The navel-gazing is also happening at the top level. The U.N. emergency relief coordinator, Valerie Amos, said last September, shortly after taking up the post, that the world "can't just go back to business as usual in terms of how we tackle these large complex emergencies".

"Having seen the tsunami, having seen Haiti and seen what is going on in Pakistan I think we have to recognise that we face bigger and bigger crises and we are going to have to work in a completely different way if we are going to grasp these," Amos told reporters at U.N. headquarters in New York, promising a review of how U.N. agencies and aid groups respond to major disasters.

BUILDING BACK BETTER?

As for the Pakistani government, it has also come under fire for failing to prevent so many people's lives from being shattered by the floods. The Oxfam report offers some praise for its deployment of over 20,000 troops in successful rescue operations and efforts by civil servants to coordinate and manage the provision of assistance.

"However, in a country prone to disasters, the state should have been better prepared to deliver an adequate and timely response," it says. "Its struggle to do so is largely - at various levels - because of weak state institutions, conflict, and lack of effective control over parts of its territory, and years of under-investment in its civilian disaster management capacity."

The aid group calls on the government to use the flood crisis as an opportunity to tackle underlying social inequities, which it says have increased people's vulnerability to disasters, together with the rising threat of climate change.

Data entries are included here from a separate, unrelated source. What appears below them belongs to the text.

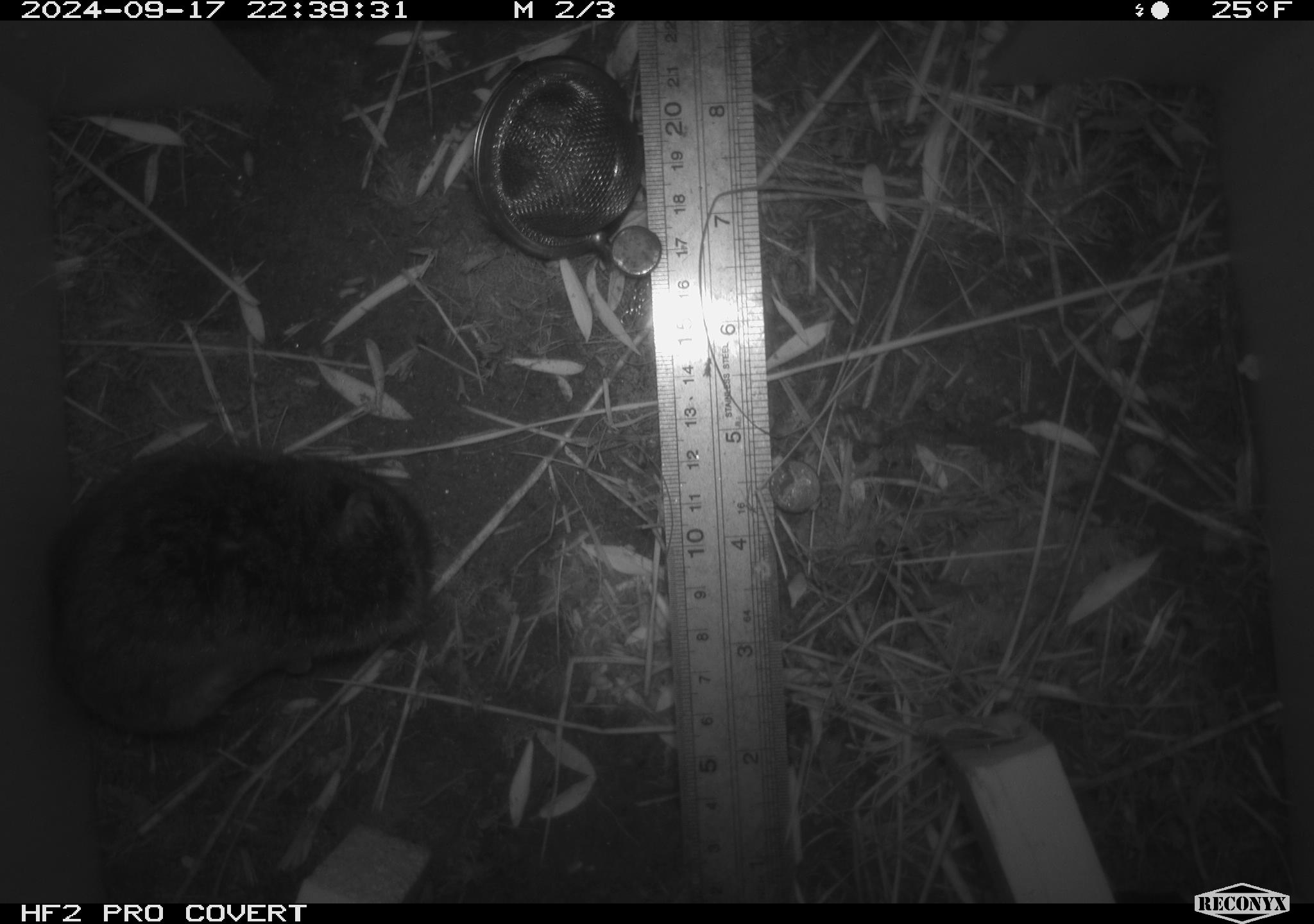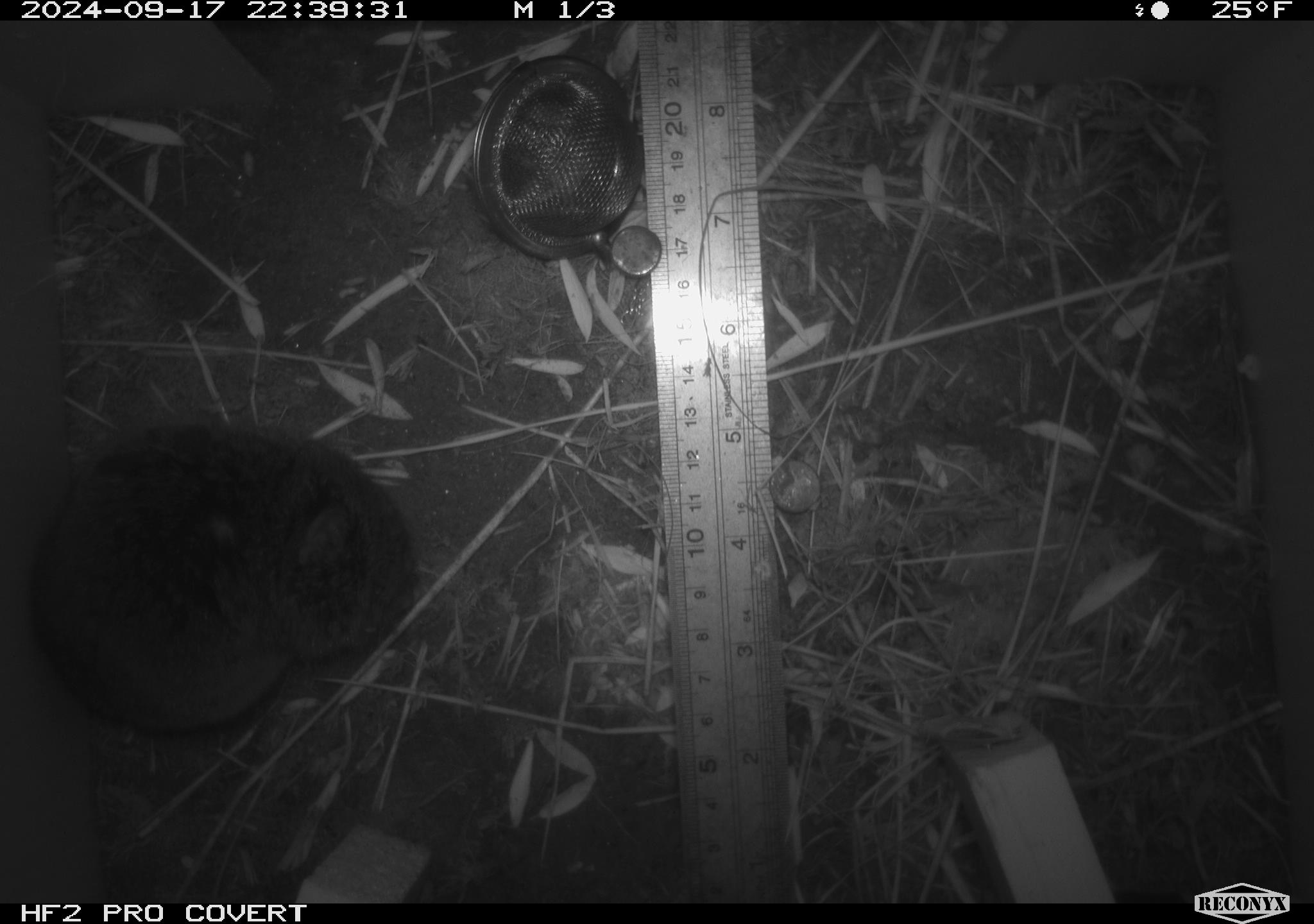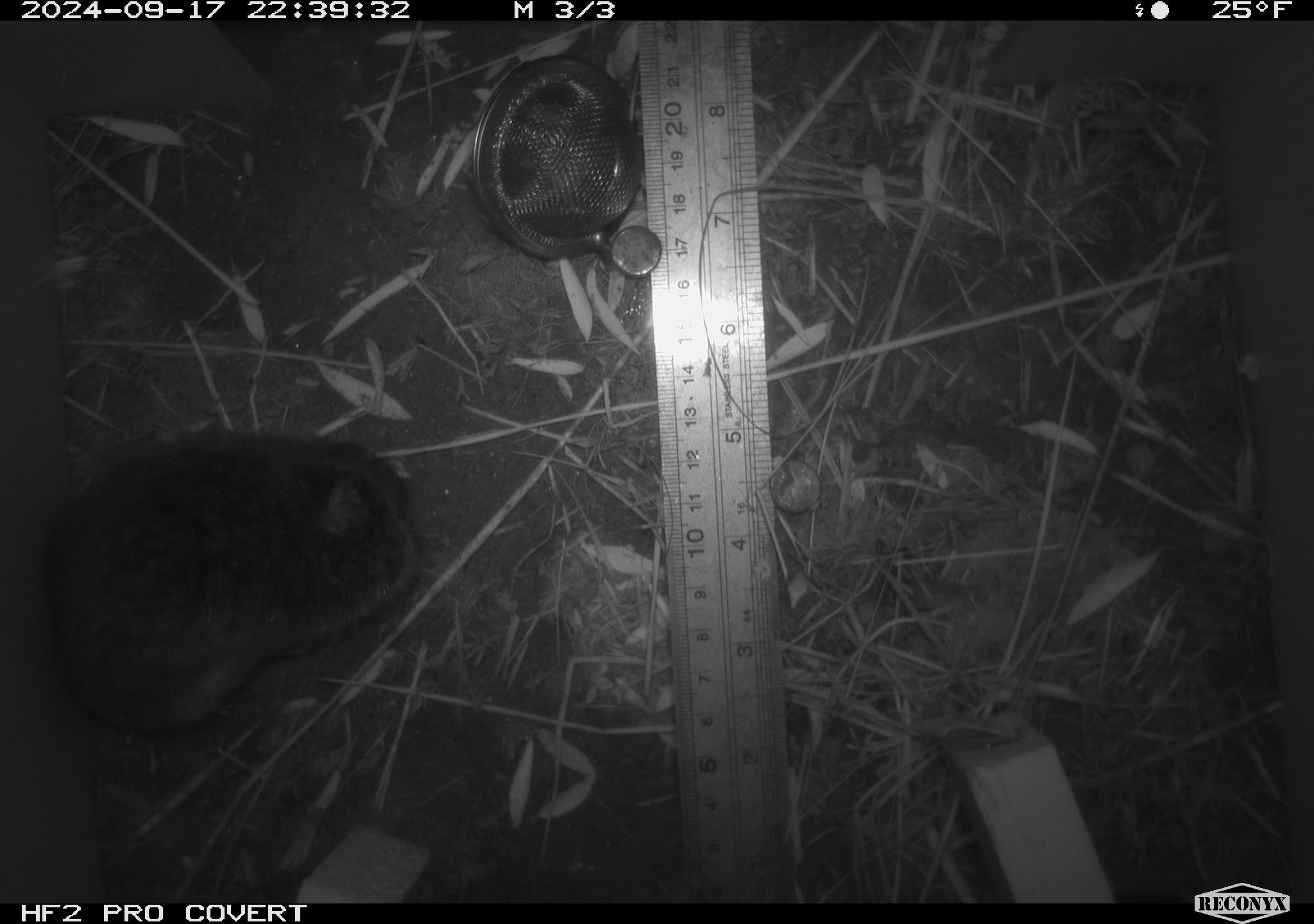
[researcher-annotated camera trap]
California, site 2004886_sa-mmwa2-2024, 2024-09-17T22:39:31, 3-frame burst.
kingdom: Animalia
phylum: Chordata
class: Mammalia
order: Rodentia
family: Cricetidae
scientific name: Arvicolinae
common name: voles, lemmings, and muskrats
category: arvicolinae subfamily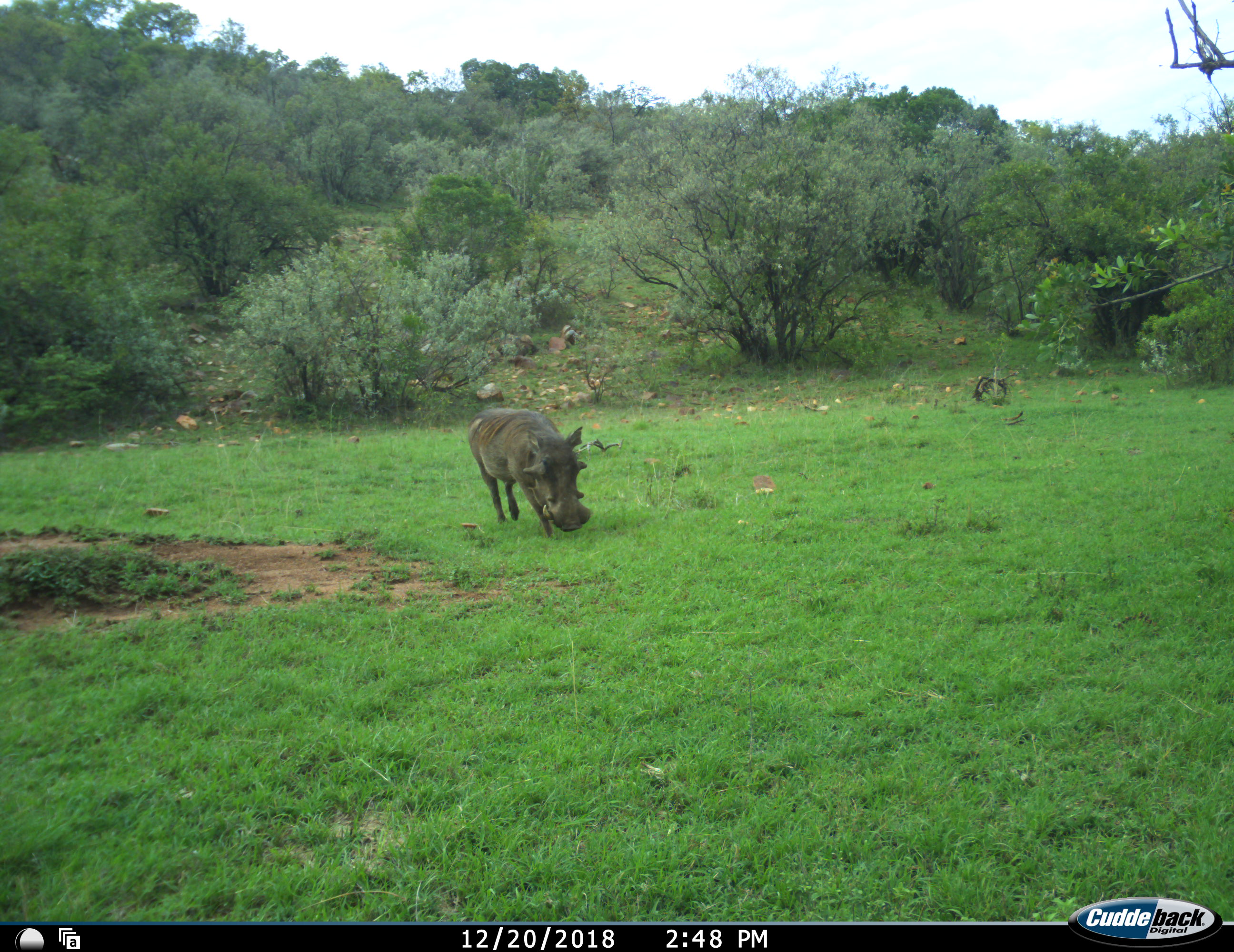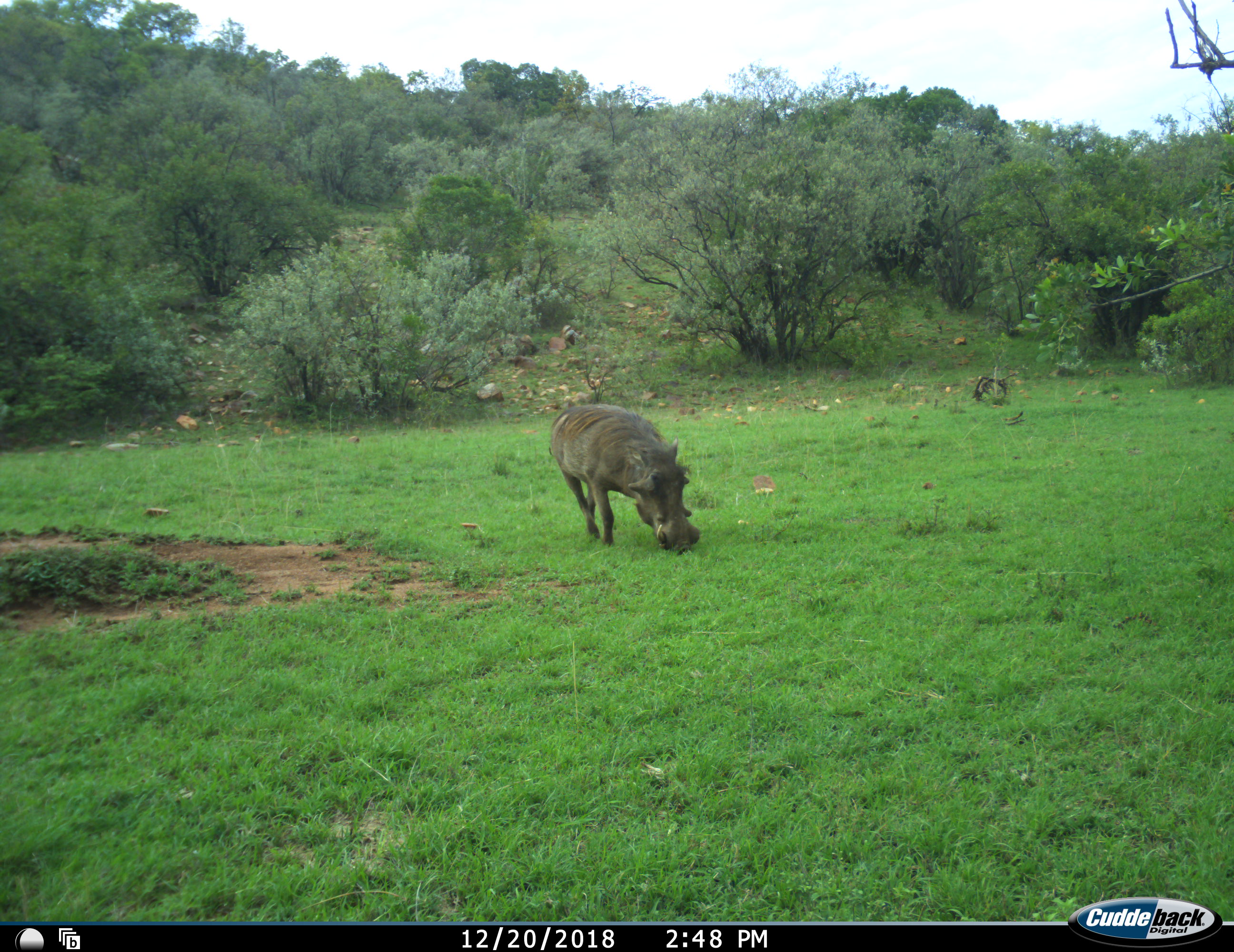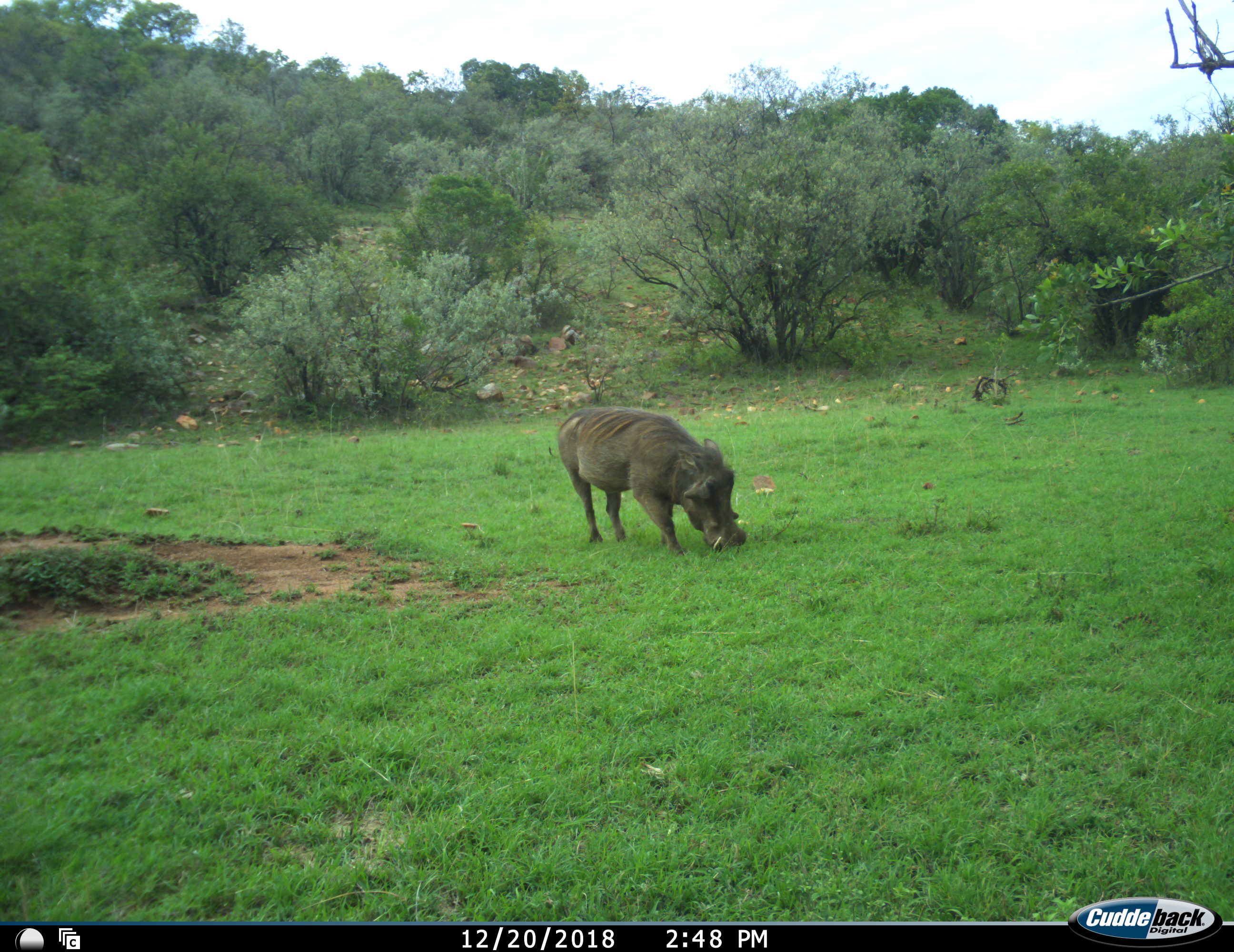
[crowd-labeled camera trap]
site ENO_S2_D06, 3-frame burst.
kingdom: Animalia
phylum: Chordata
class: Mammalia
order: Artiodactyla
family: Suidae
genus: Phacochoerus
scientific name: Phacochoerus africanus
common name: warthog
Warthog (Phacochoerus africanus), count 1. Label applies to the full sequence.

Certainly high levels of long-term poverty in both Pakistan and Haiti have exacerbated the impacts of last year's catastrophes, which have wiped out many of the fragile development gains made in recent years. But, if done right, reconstruction and rehabilitation can offer the chance to "build back better" - to borrow a rather over-used slogan - not just in terms of safer buildings but also more resilient livelihoods and communities.

Will that happen in Pakistan? A shortage of funds for relief and early recovery activities - let alone the reconstruction phase - makes one wonder. But NDMA official Naeem sees some cause for optimism.

The 2005 earthquake which hit the north of the country, killing nearly 75,000 people, brought about a sea change in Pakistan's previously reactive approach to disasters. In early 2007, the government set up the NDMA, as well as similar institutions at provincial and district levels, partly aimed at protecting people from potential crises.

Alongside a range of training, assessment and awareness-raising activities, Naeem says a checklist for disaster risk reduction (DRR) has been approved and adopted by the national planning commission, so that all new building projects will have to take the guidelines into account. A small victory, perhaps, given the daunting clear-up operation Pakistan now faces, but an important one nonetheless.

"People now take it seriously that reconstruction will not be fruitful without considering DRR," he says. "We have to veer more vigorously onto this track in the wake of the floods."